> _Selected passage_:
In addition to the above, there are other biological factors that influence the presence or absence of many beetles during the climatic seasons. First, due to environmental conditions, many Apioninae are in a larval stage during the humid and rainy seasons, and therefore the record of adults was less. With the onset of rains, the production of shoots, leaves and branches of plants increases, which represents a greater availability of food for the developing immatures (Alonso-Zarazaga 2004; Jones et al. 2012; Novotny and Basset 1998; Ribeiro-Costa 2013; Wolda 1978). In addition, the literature mentions that some species of Apioninae use and form galls on branches at the beginning of the rainy season (Vergara-Pineda et al. 2015). Similarly, the increase in foliage during the rainy and norths seasons provides greater refuge and shelter for apionids, reducing the likelihood of collecting individuals by beating the vegetation.
The differences recorded in the presence of apionids by sites with sun or shade exposure may be due to site conservation, fragmentation, food availability, microclimatic conditions and land use, as well as the increase in cultivated land (Hallmann et al. 2017; Rainio and Niemelä 2003; Sánchez-Bayo and Wyckhuys 2019). The sites presented different characteristics, the shaded sites concentrated the highest density of plants, species characteristic of the rainforest: trees over 30 meters high, palms, ferns and little grass. In contrast to the sites exposed to the sun, where the vegetation was fragmented, consequently the lower stratum was composed of grasses, and these sites are used for crops or monocultures, in addition, in these sites the use of herbicides is not controlled.

> _Stored data entries_:
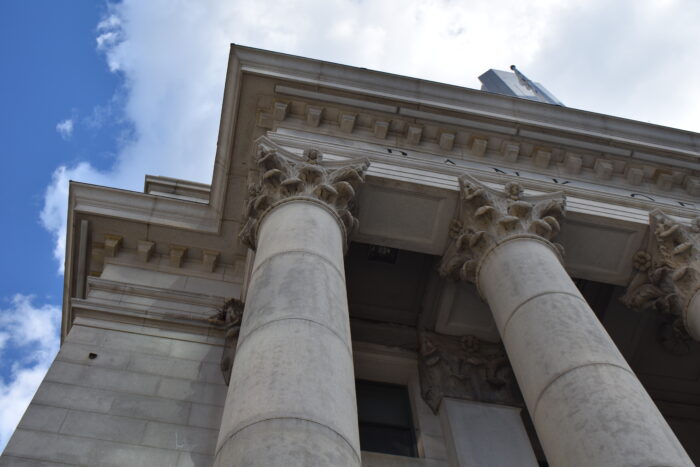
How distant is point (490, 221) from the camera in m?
12.4

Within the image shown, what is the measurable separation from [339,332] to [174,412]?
541cm

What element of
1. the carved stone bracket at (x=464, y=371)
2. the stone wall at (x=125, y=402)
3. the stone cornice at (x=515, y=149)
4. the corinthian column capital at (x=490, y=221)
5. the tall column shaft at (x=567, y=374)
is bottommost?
the stone wall at (x=125, y=402)

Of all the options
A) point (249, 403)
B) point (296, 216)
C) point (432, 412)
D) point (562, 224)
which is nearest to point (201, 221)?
point (296, 216)

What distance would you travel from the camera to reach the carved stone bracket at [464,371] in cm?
1401

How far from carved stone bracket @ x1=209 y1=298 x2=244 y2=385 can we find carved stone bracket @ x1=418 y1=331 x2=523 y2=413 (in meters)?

> _Action item 1_: In the passage on apionid beetles, what made up the lower stratum at the sites exposed to the sun?
> _Action item 2_: Continue the passage on apionid beetles from the point where it ends.

> _Task answer 1_: Grasses.

> _Task answer 2_:
The most important environmental factors in the distribution of species richness and abundance at sites in the SM were Altitude, Relative humidity, Dew point temperature, Temperature, Wind speed, and Barometric pressure (B.P). Previous studies indicate that Apioninae tend to occupy sites with high elevation (Obregón-Zúñiga 2013). Similarly, the distribution of these beetles could be related to the strong relationship that occurs between Apioninae and their host plants, in the same way that occurs with insects of the family Chrysomelidae, where climatic and microclimatic effects provide a set of temporal resources that cause changes in community structure and, therefore, in species composition and abundance (Flinte et al. 2011; Şen and Gok 2016).
The richness estimates suggest that it is necessary to apply a greater collection effort for the curves to reach the asymptote and consequently document the true richness of Apioninae in the SM. Furthermore, because Apioninae have very diverse host plants and can be found not only on leaves, branches, flowers and seeds, but also in leaf litter and plant fruits, it is necessary to use not only vegetation beating, but also different collection methods to complete the sampling and allow a better representation of these beetles in the ecosystems. For example, leaf litter collection (Jones and Luna-Cozar 2007), seed collection (De la Cruz-Pérez et al. 2013), gilled branch collection (Jones and Luna-Cozar 2007; Vergara-Pineda et al. 2015), and direct collection on flowers and fruits (Arcaya et al. 2020).
This study provides new biological and ecological information on the subfamily Apioninae, a group of weevils that has been poorly studied. However, more studies on this group of insects are needed to determine the geographic distribution, associations, and to clarify important aspects on ecology, systematics, and control, since some species are considered pests in many ecosystems, agroecosystems, and agriculture.